Re: Schema Evolution and Schema Enforcement withou...

Lu_Wang_ENB_DBX · 3 hours ago

Here are the answers to your questions:

Is Delta’s restriction a design decision?
Yes. In Delta, mergeSchema is mainly for schema evolution by adding columns; type changes are still controlled by schema enforcement unless the change qualifies for type widening. If the mismatch does not meet type-widening conditions, Delta follows normal enforcement rules instead of silently changing the column type.
Can append mode handle type changes without pre-casting or full overwrite?
Yes, but only for supported widening changes such as INT -> BIGINT, and only when the target table has delta.enableTypeWidening = true and schema evolution is enabled on the write.
For INT -> STRING, that is not a supported automatic widening path; docs explicitly call it an unsupported data type change in Auto Loader, where it gets rescued instead of widened.
What Git repo code result shows the intended pattern?
A GitHub code file in databrickslabs/lakebridge uses the exact Delta pattern of enabling type widening first, then altering column types:

sqls: list | None = [
  f"ALTER TABLE {table_identifier} SET TBLPROPERTIES ('delta.enableTypeWidening' = 'true')",
  f"ALTER TABLE {table_identifier} ALTER COLUMN recon_metrics.row_comparison.missing_in_source TYPE BIGINT",
  f"ALTER TABLE {table_identifier} ALTER COLUMN recon_metrics.row_comparison.missing_in_target TYPE BIGINT",
]

What is the recommended production approach for dynamic schema drift?
Use a Bronze/Silver pattern with Auto Loader.
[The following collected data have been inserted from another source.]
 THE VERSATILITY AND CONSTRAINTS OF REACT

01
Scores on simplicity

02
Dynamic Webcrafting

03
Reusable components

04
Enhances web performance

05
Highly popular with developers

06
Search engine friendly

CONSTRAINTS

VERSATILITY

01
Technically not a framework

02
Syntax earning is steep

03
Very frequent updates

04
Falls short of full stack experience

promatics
By default, Auto Loader is designed to avoid breaking on type mismatches: for text formats it infers columns as STRING, and with rescue modes it places unsupported type-change values into the rescued data column instead of failing the pipeline.
If you want automatic widening for compatible changes, use addNewColumnsWithTypeWidening plus delta.enableTypeWidening=true; unsupported changes like INT -> STRING should be rescued/quarantined and normalized downstream rather than forced into the Delta target schema during append.
Summary

New columns → use mergeSchema.
Widenable type changes → enable type widening and keep append mode.
Non-widening changes like INT -> STRING → do not rely on Delta mergeSchema; land raw data, rescue the bad values, and reconcile/cast in a downstream layer, or explicitly alter/overwrite the table schema when you choose to accept the change.